**SUPPLIED DATA**
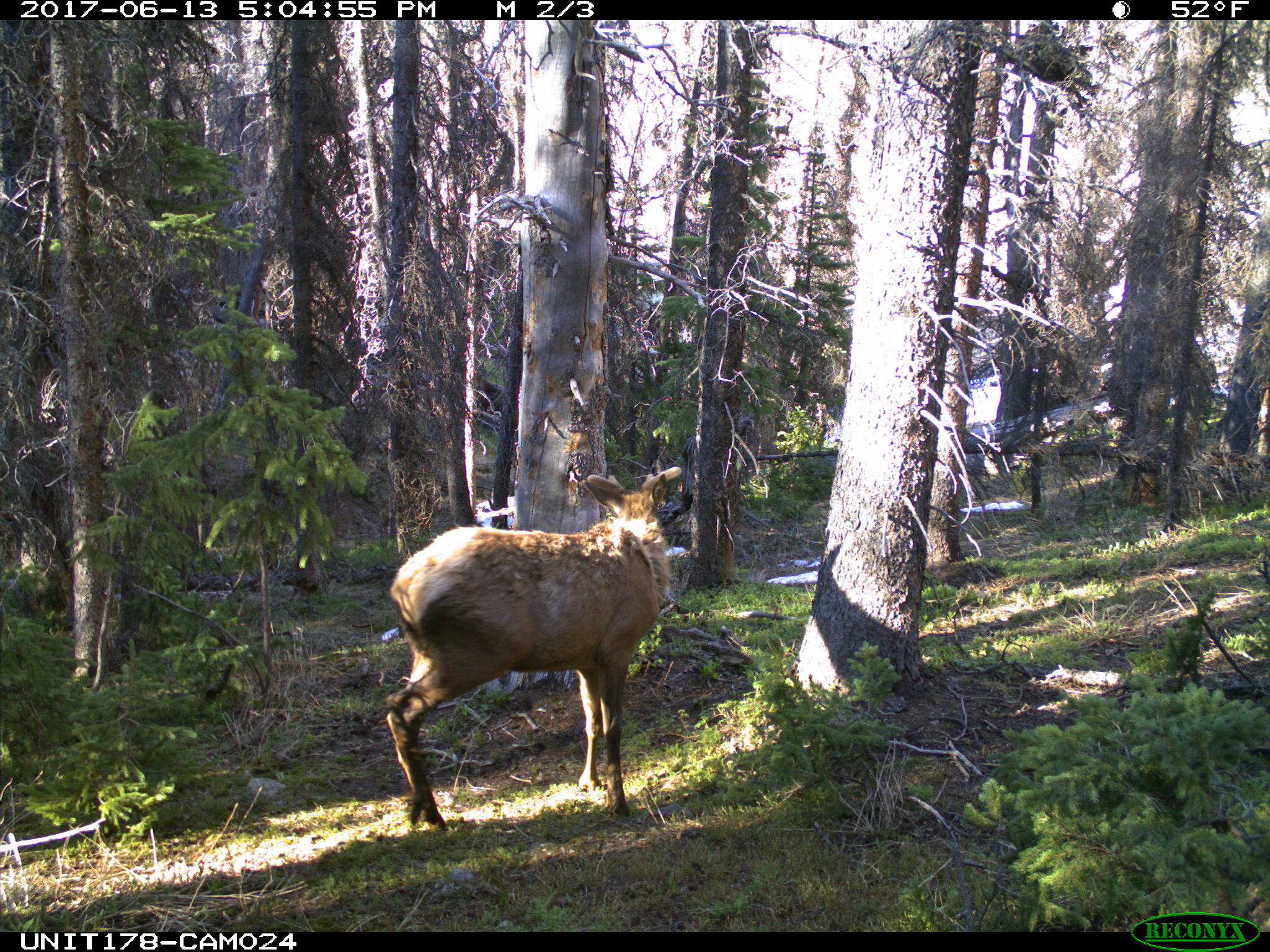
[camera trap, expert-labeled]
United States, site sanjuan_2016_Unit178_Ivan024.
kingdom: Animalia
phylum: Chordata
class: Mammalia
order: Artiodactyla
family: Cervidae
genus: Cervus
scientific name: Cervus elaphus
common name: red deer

**ACTIVITY**
An exact reproduction of the data is needed, with no pictures included.

**COMPLETED EXERCISE**
[camera trap, expert-labeled]
United States, site sanjuan_2016_Unit178_Ivan024.
kingdom: Animalia
phylum: Chordata
class: Mammalia
order: Artiodactyla
family: Cervidae
genus: Cervus
scientific name: Cervus elaphus
common name: red deer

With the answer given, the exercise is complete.